▶ Exercise description:
A faithful transcription of the entries below is required.

▶ Provided data:
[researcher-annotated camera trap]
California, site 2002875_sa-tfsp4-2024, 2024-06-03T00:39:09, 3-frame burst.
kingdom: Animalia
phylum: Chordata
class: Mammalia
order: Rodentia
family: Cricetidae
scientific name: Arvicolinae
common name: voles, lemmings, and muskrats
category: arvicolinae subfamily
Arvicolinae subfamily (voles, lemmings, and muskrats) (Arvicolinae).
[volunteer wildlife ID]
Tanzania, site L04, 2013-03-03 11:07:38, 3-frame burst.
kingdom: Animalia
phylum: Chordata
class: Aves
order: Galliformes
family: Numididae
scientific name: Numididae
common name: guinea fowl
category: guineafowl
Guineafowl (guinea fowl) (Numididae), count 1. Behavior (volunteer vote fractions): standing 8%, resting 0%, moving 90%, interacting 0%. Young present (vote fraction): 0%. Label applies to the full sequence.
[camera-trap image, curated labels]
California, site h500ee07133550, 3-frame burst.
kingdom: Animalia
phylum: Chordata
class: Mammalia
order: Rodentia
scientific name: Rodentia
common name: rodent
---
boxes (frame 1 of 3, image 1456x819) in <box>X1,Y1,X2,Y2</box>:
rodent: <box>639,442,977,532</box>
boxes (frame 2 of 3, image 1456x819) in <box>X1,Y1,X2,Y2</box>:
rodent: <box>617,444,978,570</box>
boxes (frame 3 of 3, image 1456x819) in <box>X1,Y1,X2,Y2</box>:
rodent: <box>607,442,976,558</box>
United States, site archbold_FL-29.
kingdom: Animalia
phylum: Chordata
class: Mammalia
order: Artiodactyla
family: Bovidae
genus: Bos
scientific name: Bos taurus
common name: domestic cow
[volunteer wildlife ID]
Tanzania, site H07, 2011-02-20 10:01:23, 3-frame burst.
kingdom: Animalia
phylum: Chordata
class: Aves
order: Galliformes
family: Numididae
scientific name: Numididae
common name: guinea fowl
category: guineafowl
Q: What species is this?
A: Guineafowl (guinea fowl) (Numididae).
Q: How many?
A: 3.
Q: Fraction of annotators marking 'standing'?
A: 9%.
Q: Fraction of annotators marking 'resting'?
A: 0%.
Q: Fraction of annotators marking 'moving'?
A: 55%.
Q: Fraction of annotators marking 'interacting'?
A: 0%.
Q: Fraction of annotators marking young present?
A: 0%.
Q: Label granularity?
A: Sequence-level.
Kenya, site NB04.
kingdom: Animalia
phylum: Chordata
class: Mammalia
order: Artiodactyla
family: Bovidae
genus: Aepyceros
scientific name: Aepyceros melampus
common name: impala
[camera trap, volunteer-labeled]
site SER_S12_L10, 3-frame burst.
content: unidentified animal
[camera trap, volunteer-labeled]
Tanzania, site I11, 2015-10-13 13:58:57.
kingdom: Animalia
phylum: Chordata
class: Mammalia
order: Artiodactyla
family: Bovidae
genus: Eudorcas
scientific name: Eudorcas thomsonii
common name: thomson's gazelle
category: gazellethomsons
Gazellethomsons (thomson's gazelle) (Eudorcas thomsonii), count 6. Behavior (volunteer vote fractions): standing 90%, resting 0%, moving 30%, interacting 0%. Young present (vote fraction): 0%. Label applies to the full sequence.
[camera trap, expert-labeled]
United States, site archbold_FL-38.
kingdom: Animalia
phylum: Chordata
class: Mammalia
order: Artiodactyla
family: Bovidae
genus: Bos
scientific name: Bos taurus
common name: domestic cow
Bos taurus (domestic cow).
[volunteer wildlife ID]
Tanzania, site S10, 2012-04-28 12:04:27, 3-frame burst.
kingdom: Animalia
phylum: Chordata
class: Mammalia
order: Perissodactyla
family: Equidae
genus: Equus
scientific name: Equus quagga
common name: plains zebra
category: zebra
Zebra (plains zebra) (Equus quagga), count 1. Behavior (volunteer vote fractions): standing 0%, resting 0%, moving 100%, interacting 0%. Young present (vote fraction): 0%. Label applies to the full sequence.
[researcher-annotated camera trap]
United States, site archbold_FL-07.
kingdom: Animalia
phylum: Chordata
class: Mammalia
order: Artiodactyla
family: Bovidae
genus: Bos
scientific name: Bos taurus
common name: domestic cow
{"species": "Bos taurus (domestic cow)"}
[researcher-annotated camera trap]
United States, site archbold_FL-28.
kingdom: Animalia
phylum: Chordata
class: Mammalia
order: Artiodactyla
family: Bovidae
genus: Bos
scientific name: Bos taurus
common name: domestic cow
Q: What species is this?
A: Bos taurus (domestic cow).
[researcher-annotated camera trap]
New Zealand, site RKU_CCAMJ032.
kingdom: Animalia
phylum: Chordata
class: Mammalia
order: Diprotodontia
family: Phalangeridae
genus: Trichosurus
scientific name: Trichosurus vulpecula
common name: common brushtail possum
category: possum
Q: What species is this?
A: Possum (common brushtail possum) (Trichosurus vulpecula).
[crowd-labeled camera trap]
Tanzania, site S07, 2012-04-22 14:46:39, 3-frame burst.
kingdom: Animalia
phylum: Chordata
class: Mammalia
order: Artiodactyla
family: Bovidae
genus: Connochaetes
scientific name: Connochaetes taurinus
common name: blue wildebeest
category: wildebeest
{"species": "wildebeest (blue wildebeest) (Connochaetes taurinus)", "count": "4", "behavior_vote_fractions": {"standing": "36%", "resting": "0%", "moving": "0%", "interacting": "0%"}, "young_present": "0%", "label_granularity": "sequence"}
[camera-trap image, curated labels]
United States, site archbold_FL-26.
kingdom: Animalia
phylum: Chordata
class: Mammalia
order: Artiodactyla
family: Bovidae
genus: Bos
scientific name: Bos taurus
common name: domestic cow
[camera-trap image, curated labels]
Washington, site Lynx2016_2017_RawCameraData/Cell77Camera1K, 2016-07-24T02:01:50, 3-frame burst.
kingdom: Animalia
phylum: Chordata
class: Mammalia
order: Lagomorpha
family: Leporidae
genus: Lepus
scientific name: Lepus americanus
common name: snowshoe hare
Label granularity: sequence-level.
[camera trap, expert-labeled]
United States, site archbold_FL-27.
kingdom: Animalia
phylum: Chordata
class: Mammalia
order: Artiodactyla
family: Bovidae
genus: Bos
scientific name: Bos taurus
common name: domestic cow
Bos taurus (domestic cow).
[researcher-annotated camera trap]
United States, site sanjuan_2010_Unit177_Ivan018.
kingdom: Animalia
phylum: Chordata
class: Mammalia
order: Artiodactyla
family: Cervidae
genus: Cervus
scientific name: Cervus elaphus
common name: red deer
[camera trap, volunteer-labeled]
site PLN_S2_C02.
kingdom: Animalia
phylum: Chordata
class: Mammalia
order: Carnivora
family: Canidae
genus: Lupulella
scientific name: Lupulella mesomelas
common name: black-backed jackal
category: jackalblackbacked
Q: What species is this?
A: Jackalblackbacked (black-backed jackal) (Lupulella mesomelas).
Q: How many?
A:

▶ Response:
[researcher-annotated camera trap]
California, site 2002875_sa-tfsp4-2024, 2024-06-03T00:39:09, 3-frame burst.
kingdom: Animalia
phylum: Chordata
class: Mammalia
order: Rodentia
family: Cricetidae
scientific name: Arvicolinae
common name: voles, lemmings, and muskrats
category: arvicolinae subfamily
Arvicolinae subfamily (voles, lemmings, and muskrats) (Arvicolinae).
[volunteer wildlife ID]
Tanzania, site L04, 2013-03-03 11:07:38, 3-frame burst.
kingdom: Animalia
phylum: Chordata
class: Aves
order: Galliformes
family: Numididae
scientific name: Numididae
common name: guinea fowl
category: guineafowl
Guineafowl (guinea fowl) (Numididae), count 1. Behavior (volunteer vote fractions): standing 8%, resting 0%, moving 90%, interacting 0%. Young present (vote fraction): 0%. Label applies to the full sequence.
[camera-trap image, curated labels]
California, site h500ee07133550, 3-frame burst.
kingdom: Animalia
phylum: Chordata
class: Mammalia
order: Rodentia
scientific name: Rodentia
common name: rodent
---
boxes (frame 1 of 3, image 1456x819) in <box>X1,Y1,X2,Y2</box>:
rodent: <box>639,442,977,532</box>
boxes (frame 2 of 3, image 1456x819) in <box>X1,Y1,X2,Y2</box>:
rodent: <box>617,444,978,570</box>
boxes (frame 3 of 3, image 1456x819) in <box>X1,Y1,X2,Y2</box>:
rodent: <box>607,442,976,558</box>
United States, site archbold_FL-29.
kingdom: Animalia
phylum: Chordata
class: Mammalia
order: Artiodactyla
family: Bovidae
genus: Bos
scientific name: Bos taurus
common name: domestic cow
[volunteer wildlife ID]
Tanzania, site H07, 2011-02-20 10:01:23, 3-frame burst.
kingdom: Animalia
phylum: Chordata
class: Aves
order: Galliformes
family: Numididae
scientific name: Numididae
common name: guinea fowl
category: guineafowl
Q: What species is this?
A: Guineafowl (guinea fowl) (Numididae).
Q: How many?
A: 3.
Q: Fraction of annotators marking 'standing'?
A: 9%.
Q: Fraction of annotators marking 'resting'?
A: 0%.
Q: Fraction of annotators marking 'moving'?
A: 55%.
Q: Fraction of annotators marking 'interacting'?
A: 0%.
Q: Fraction of annotators marking young present?
A: 0%.
Q: Label granularity?
A: Sequence-level.
Kenya, site NB04.
kingdom: Animalia
phylum: Chordata
class: Mammalia
order: Artiodactyla
family: Bovidae
genus: Aepyceros
scientific name: Aepyceros melampus
common name: impala
[camera trap, volunteer-labeled]
site SER_S12_L10, 3-frame burst.
content: unidentified animal
[camera trap, volunteer-labeled]
Tanzania, site I11, 2015-10-13 13:58:57.
kingdom: Animalia
phylum: Chordata
class: Mammalia
order: Artiodactyla
family: Bovidae
genus: Eudorcas
scientific name: Eudorcas thomsonii
common name: thomson's gazelle
category: gazellethomsons
Gazellethomsons (thomson's gazelle) (Eudorcas thomsonii), count 6. Behavior (volunteer vote fractions): standing 90%, resting 0%, moving 30%, interacting 0%. Young present (vote fraction): 0%. Label applies to the full sequence.
[camera trap, expert-labeled]
United States, site archbold_FL-38.
kingdom: Animalia
phylum: Chordata
class: Mammalia
order: Artiodactyla
family: Bovidae
genus: Bos
scientific name: Bos taurus
common name: domestic cow
Bos taurus (domestic cow).
[volunteer wildlife ID]
Tanzania, site S10, 2012-04-28 12:04:27, 3-frame burst.
kingdom: Animalia
phylum: Chordata
class: Mammalia
order: Perissodactyla
family: Equidae
genus: Equus
scientific name: Equus quagga
common name: plains zebra
category: zebra
Zebra (plains zebra) (Equus quagga), count 1. Behavior (volunteer vote fractions): standing 0%, resting 0%, moving 100%, interacting 0%. Young present (vote fraction): 0%. Label applies to the full sequence.
[researcher-annotated camera trap]
United States, site archbold_FL-07.
kingdom: Animalia
phylum: Chordata
class: Mammalia
order: Artiodactyla
family: Bovidae
genus: Bos
scientific name: Bos taurus
common name: domestic cow
{"species": "Bos taurus (domestic cow)"}
[researcher-annotated camera trap]
United States, site archbold_FL-28.
kingdom: Animalia
phylum: Chordata
class: Mammalia
order: Artiodactyla
family: Bovidae
genus: Bos
scientific name: Bos taurus
common name: domestic cow
Q: What species is this?
A: Bos taurus (domestic cow).
[researcher-annotated camera trap]
New Zealand, site RKU_CCAMJ032.
kingdom: Animalia
phylum: Chordata
class: Mammalia
order: Diprotodontia
family: Phalangeridae
genus: Trichosurus
scientific name: Trichosurus vulpecula
common name: common brushtail possum
category: possum
Q: What species is this?
A: Possum (common brushtail possum) (Trichosurus vulpecula).
[crowd-labeled camera trap]
Tanzania, site S07, 2012-04-22 14:46:39, 3-frame burst.
kingdom: Animalia
phylum: Chordata
class: Mammalia
order: Artiodactyla
family: Bovidae
genus: Connochaetes
scientific name: Connochaetes taurinus
common name: blue wildebeest
category: wildebeest
{"species": "wildebeest (blue wildebeest) (Connochaetes taurinus)", "count": "4", "behavior_vote_fractions": {"standing": "36%", "resting": "0%", "moving": "0%", "interacting": "0%"}, "young_present": "0%", "label_granularity": "sequence"}
[camera-trap image, curated labels]
United States, site archbold_FL-26.
kingdom: Animalia
phylum: Chordata
class: Mammalia
order: Artiodactyla
family: Bovidae
genus: Bos
scientific name: Bos taurus
common name: domestic cow
[camera-trap image, curated labels]
Washington, site Lynx2016_2017_RawCameraData/Cell77Camera1K, 2016-07-24T02:01:50, 3-frame burst.
kingdom: Animalia
phylum: Chordata
class: Mammalia
order: Lagomorpha
family: Leporidae
genus: Lepus
scientific name: Lepus americanus
common name: snowshoe hare
Label granularity: sequence-level.
[camera trap, expert-labeled]
United States, site archbold_FL-27.
kingdom: Animalia
phylum: Chordata
class: Mammalia
order: Artiodactyla
family: Bovidae
genus: Bos
scientific name: Bos taurus
common name: domestic cow
Bos taurus (domestic cow).
[researcher-annotated camera trap]
United States, site sanjuan_2010_Unit177_Ivan018.
kingdom: Animalia
phylum: Chordata
class: Mammalia
order: Artiodactyla
family: Cervidae
genus: Cervus
scientific name: Cervus elaphus
common name: red deer
[camera trap, volunteer-labeled]
site PLN_S2_C02.
kingdom: Animalia
phylum: Chordata
class: Mammalia
order: Carnivora
family: Canidae
genus: Lupulella
scientific name: Lupulella mesomelas
common name: black-backed jackal
category: jackalblackbacked
Q: What species is this?
A: Jackalblackbacked (black-backed jackal) (Lupulella mesomelas).
Q: How many?
A:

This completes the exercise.